● What you have to do: Retype the records below exactly as they appear.

● Stored records:
+ + + + +

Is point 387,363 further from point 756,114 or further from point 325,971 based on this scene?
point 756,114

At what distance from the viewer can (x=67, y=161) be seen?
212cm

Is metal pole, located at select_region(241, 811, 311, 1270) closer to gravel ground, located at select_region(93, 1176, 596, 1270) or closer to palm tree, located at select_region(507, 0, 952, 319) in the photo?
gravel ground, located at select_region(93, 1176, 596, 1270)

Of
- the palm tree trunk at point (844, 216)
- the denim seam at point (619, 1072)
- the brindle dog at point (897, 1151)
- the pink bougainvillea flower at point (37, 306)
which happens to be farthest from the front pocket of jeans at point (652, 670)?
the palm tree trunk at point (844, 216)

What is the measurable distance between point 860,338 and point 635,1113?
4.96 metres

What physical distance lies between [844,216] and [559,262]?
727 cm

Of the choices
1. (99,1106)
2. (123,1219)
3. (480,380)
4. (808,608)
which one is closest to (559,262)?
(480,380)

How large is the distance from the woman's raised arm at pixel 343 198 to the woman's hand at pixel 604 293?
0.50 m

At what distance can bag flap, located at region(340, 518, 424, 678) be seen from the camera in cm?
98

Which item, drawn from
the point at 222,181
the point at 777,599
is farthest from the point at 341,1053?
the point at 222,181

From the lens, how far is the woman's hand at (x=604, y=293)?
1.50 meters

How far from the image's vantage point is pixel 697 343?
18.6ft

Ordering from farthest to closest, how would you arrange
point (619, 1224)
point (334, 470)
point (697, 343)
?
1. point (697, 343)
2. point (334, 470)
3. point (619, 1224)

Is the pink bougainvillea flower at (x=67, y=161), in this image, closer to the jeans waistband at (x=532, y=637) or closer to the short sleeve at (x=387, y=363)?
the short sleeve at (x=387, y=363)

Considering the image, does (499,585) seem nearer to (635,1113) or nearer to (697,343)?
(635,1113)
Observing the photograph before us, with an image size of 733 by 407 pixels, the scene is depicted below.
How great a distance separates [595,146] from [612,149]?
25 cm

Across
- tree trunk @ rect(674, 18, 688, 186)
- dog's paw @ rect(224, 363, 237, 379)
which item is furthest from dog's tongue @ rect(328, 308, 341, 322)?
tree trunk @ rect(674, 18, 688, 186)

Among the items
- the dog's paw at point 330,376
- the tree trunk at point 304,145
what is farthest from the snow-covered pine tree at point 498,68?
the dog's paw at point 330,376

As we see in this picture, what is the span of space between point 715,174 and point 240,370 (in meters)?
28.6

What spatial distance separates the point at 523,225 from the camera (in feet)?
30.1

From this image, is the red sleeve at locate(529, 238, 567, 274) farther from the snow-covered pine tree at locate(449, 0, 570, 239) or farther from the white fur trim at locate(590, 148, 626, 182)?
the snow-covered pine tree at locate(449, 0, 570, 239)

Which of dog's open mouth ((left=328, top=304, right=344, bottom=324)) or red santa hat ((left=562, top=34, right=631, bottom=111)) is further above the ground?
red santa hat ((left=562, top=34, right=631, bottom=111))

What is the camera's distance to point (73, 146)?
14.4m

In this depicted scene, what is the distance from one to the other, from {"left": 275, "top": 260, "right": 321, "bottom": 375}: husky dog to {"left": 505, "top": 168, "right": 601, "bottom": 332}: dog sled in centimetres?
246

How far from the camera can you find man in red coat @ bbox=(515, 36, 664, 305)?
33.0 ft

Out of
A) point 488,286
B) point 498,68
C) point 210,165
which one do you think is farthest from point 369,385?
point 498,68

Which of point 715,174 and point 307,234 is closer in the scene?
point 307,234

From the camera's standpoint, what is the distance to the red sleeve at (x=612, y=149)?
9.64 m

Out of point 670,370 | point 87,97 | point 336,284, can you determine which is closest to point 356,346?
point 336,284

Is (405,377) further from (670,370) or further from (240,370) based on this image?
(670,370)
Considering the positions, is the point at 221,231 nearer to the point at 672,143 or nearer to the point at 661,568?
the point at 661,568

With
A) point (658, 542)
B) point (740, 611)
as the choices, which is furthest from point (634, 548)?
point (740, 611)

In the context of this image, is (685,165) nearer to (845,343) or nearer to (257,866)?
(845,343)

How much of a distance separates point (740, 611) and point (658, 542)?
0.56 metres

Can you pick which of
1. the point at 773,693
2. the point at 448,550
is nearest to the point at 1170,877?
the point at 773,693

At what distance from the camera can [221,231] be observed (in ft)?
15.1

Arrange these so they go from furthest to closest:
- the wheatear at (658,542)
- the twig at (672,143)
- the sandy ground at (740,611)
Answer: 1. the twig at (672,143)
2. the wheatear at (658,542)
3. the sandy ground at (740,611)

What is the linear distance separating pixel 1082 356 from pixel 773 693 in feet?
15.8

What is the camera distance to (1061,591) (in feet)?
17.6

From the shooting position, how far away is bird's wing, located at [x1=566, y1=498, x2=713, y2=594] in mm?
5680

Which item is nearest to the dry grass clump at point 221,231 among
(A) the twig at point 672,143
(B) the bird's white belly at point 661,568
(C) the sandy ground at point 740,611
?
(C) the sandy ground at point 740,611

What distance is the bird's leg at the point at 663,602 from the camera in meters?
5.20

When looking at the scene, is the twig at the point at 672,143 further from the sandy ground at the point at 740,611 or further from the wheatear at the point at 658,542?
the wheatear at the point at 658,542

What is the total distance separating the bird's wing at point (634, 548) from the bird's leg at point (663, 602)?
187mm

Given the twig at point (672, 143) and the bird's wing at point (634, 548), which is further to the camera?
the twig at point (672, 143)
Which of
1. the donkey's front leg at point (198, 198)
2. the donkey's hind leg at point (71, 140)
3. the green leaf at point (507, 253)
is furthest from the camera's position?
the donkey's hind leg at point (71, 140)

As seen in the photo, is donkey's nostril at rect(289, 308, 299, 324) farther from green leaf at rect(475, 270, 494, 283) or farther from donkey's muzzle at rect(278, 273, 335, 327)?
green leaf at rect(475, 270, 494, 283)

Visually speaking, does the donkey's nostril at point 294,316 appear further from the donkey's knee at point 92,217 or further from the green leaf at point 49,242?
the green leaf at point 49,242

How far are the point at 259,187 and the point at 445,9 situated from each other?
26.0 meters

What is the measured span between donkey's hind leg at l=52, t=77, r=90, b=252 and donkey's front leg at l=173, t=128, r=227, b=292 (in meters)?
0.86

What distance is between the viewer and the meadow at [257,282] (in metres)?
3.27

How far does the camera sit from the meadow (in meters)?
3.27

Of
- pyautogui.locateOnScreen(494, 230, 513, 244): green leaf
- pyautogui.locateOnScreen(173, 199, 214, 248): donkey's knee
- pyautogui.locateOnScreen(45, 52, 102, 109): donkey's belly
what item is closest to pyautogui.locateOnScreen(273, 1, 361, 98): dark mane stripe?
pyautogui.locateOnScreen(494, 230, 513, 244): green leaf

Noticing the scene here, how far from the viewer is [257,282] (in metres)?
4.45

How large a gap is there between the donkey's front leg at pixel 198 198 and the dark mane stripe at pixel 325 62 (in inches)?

+ + + + +

● Response to the task:
Is point 387,363 further from point 756,114 or further from point 325,971 based on this scene?
point 756,114

At what distance from the viewer can (x=67, y=161) be seen?
212cm

Is metal pole, located at select_region(241, 811, 311, 1270) closer to gravel ground, located at select_region(93, 1176, 596, 1270) or closer to palm tree, located at select_region(507, 0, 952, 319) in the photo?
gravel ground, located at select_region(93, 1176, 596, 1270)

Of
- the palm tree trunk at point (844, 216)
- the denim seam at point (619, 1072)
- the brindle dog at point (897, 1151)
- the pink bougainvillea flower at point (37, 306)
which happens to be farthest from the front pocket of jeans at point (652, 670)?
the palm tree trunk at point (844, 216)

What is the measurable distance between point 860,338 and point 635,1113?
4.96 metres

What physical distance lies between [844,216] and [559,262]?
727 cm

Of the choices
1. (99,1106)
2. (123,1219)
3. (480,380)
4. (808,608)
which one is closest to (559,262)?
(480,380)

How large is the distance from the woman's raised arm at pixel 343 198 to the woman's hand at pixel 604 293?
0.50 m

At what distance can bag flap, located at region(340, 518, 424, 678) be seen from the camera in cm?
98

Which item, drawn from
the point at 222,181
the point at 777,599
is farthest from the point at 341,1053?
the point at 222,181

From the lens, how far is the woman's hand at (x=604, y=293)?
1.50 meters

How far from the image's vantage point is pixel 697 343?
18.6ft

Ordering from farthest to closest, how would you arrange
point (619, 1224)
point (334, 470)
point (697, 343)
?
1. point (697, 343)
2. point (334, 470)
3. point (619, 1224)

Is the pink bougainvillea flower at (x=67, y=161), in this image, closer to the jeans waistband at (x=532, y=637) or closer to the short sleeve at (x=387, y=363)?
the short sleeve at (x=387, y=363)

Considering the image, does (499,585) seem nearer to (635,1113) or nearer to (697,343)?
(635,1113)
Observing the photograph before us, with an image size of 733 by 407 pixels, the scene is depicted below.
How great a distance separates [595,146] from [612,149]?
25 cm

Across
- tree trunk @ rect(674, 18, 688, 186)
- dog's paw @ rect(224, 363, 237, 379)
which item is furthest from dog's tongue @ rect(328, 308, 341, 322)?
tree trunk @ rect(674, 18, 688, 186)

Among the items
- the dog's paw at point 330,376
- the tree trunk at point 304,145
what is farthest from the snow-covered pine tree at point 498,68?
the dog's paw at point 330,376

As we see in this picture, what is the span of space between point 715,174 and point 240,370 (in meters)?
28.6

What spatial distance separates the point at 523,225 from the camera (in feet)?
30.1

From this image, is the red sleeve at locate(529, 238, 567, 274) farther from the snow-covered pine tree at locate(449, 0, 570, 239) or farther from the white fur trim at locate(590, 148, 626, 182)?
the snow-covered pine tree at locate(449, 0, 570, 239)

Which of dog's open mouth ((left=328, top=304, right=344, bottom=324)) or red santa hat ((left=562, top=34, right=631, bottom=111)) is further above the ground?
red santa hat ((left=562, top=34, right=631, bottom=111))

What is the camera's distance to point (73, 146)?
14.4m

In this depicted scene, what is the distance from one to the other, from {"left": 275, "top": 260, "right": 321, "bottom": 375}: husky dog to {"left": 505, "top": 168, "right": 601, "bottom": 332}: dog sled in centimetres?
246

How far from the camera can you find man in red coat @ bbox=(515, 36, 664, 305)?
33.0 ft

Out of
A) point 488,286
B) point 498,68
C) point 210,165
which one do you think is farthest from point 369,385?
point 498,68

Which of point 715,174 and point 307,234 is closer in the scene?
point 307,234

From the camera's standpoint, what is the distance to the red sleeve at (x=612, y=149)?
9.64 m

Out of point 670,370 | point 87,97 | point 336,284, can you determine which is closest to point 356,346?
point 336,284

Is (405,377) further from (670,370) or further from (240,370) based on this image?
(670,370)
Considering the positions, is the point at 221,231 nearer to the point at 672,143 or nearer to the point at 661,568?
the point at 661,568

With
A) point (658, 542)
B) point (740, 611)
as the choices, which is furthest from point (634, 548)?
point (740, 611)

In the context of this image, is (685,165) nearer to (845,343) or nearer to (257,866)?
(845,343)

How much of a distance separates point (740, 611) and point (658, 542)?
0.56 metres

Can you pick which of
1. the point at 773,693
2. the point at 448,550
is nearest to the point at 1170,877?
the point at 773,693

At what distance from the camera can [221,231] be observed (in ft)?
15.1

Arrange these so they go from furthest to closest:
- the wheatear at (658,542)
- the twig at (672,143)
- the sandy ground at (740,611)
Answer: 1. the twig at (672,143)
2. the wheatear at (658,542)
3. the sandy ground at (740,611)

What is the linear distance separating pixel 1082 356 from pixel 773 693 in feet?
15.8

What is the camera distance to (1061,591) (in feet)?
17.6

From the shooting position, how far away is bird's wing, located at [x1=566, y1=498, x2=713, y2=594] in mm?
5680

Which item is nearest to the dry grass clump at point 221,231 among
(A) the twig at point 672,143
(B) the bird's white belly at point 661,568
(C) the sandy ground at point 740,611
?
(C) the sandy ground at point 740,611

What distance is the bird's leg at the point at 663,602 from the camera in meters?
5.20

When looking at the scene, is the twig at the point at 672,143 further from the sandy ground at the point at 740,611 or further from the wheatear at the point at 658,542?
the wheatear at the point at 658,542

What is the total distance separating the bird's wing at point (634, 548) from the bird's leg at point (663, 602)?
187mm

Given the twig at point (672, 143) and the bird's wing at point (634, 548), which is further to the camera?
the twig at point (672, 143)
Which of
1. the donkey's front leg at point (198, 198)
2. the donkey's hind leg at point (71, 140)
3. the green leaf at point (507, 253)
is furthest from the camera's position?
the donkey's hind leg at point (71, 140)

As seen in the photo, is donkey's nostril at rect(289, 308, 299, 324) farther from green leaf at rect(475, 270, 494, 283) or farther from donkey's muzzle at rect(278, 273, 335, 327)?
green leaf at rect(475, 270, 494, 283)

Visually speaking, does the donkey's nostril at point 294,316 appear further from the donkey's knee at point 92,217 or further from the green leaf at point 49,242?
the green leaf at point 49,242

How far are the point at 259,187 and the point at 445,9 situated from each other?
26.0 meters

What is the measured span between donkey's hind leg at l=52, t=77, r=90, b=252 and donkey's front leg at l=173, t=128, r=227, b=292 (in meters)?
0.86

What distance is between the viewer and the meadow at [257,282] (in metres)?
3.27

How far does the camera sit from the meadow (in meters)?
3.27

Of
- pyautogui.locateOnScreen(494, 230, 513, 244): green leaf
- pyautogui.locateOnScreen(173, 199, 214, 248): donkey's knee
- pyautogui.locateOnScreen(45, 52, 102, 109): donkey's belly
what item is closest to pyautogui.locateOnScreen(273, 1, 361, 98): dark mane stripe?
pyautogui.locateOnScreen(494, 230, 513, 244): green leaf

Noticing the scene here, how far from the viewer is [257,282] (in metres)?
4.45

How large a gap is there between the donkey's front leg at pixel 198 198 and the dark mane stripe at pixel 325 62 (in inches)?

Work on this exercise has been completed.